• **Material provided**
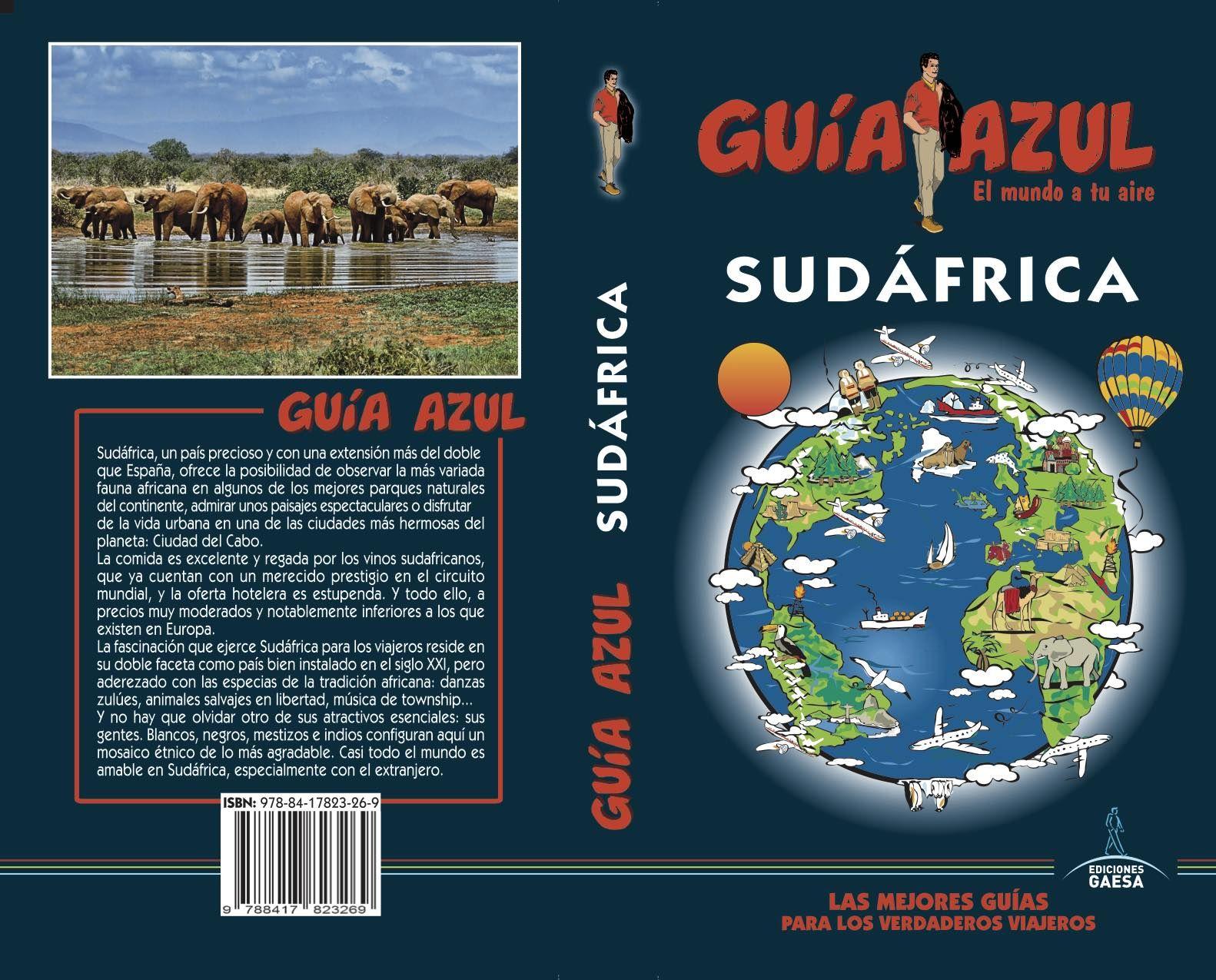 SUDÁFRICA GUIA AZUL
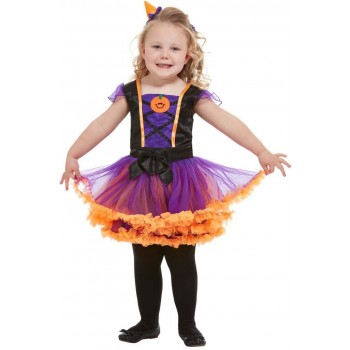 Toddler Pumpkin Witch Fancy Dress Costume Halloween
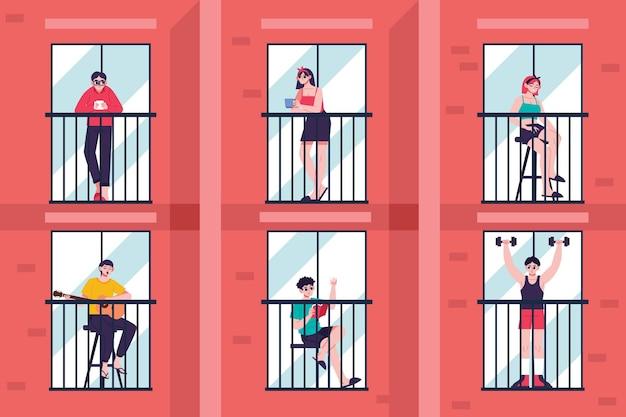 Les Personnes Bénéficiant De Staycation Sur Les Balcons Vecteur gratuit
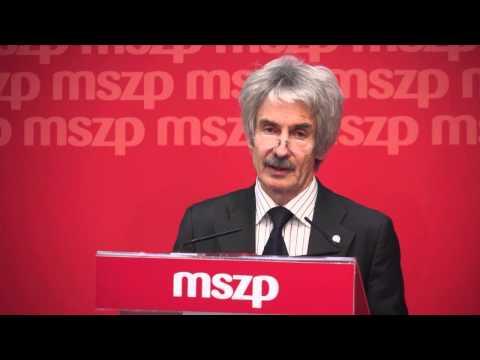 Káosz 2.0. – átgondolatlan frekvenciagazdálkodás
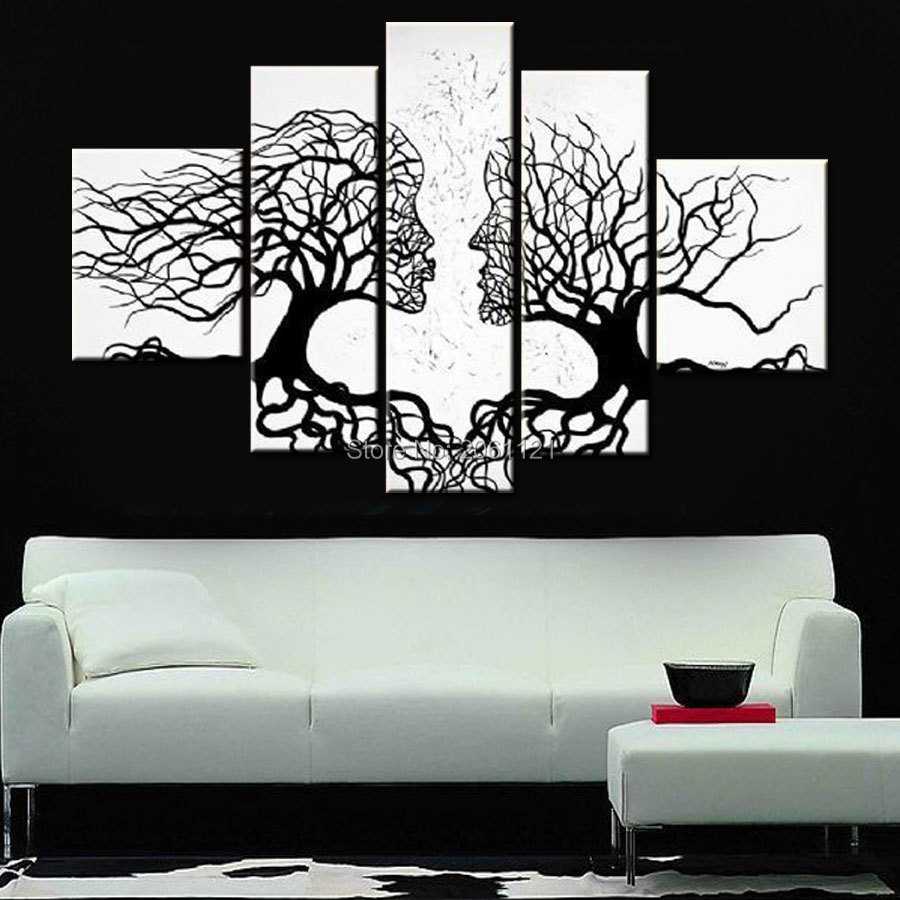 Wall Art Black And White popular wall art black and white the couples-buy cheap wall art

• **What this task involves**
The copy must begin with the line containing "Les Personnes Bénéficiant", end with the last line of the material, match each line exactly, and hold no pictures.

• **Task output**
 Les Personnes Bénéficiant De Staycation Sur Les Balcons Vecteur gratuit
 Káosz 2.0. – átgondolatlan frekvenciagazdálkodás
 Wall Art Black And White popular wall art black and white the couples-buy cheap wall art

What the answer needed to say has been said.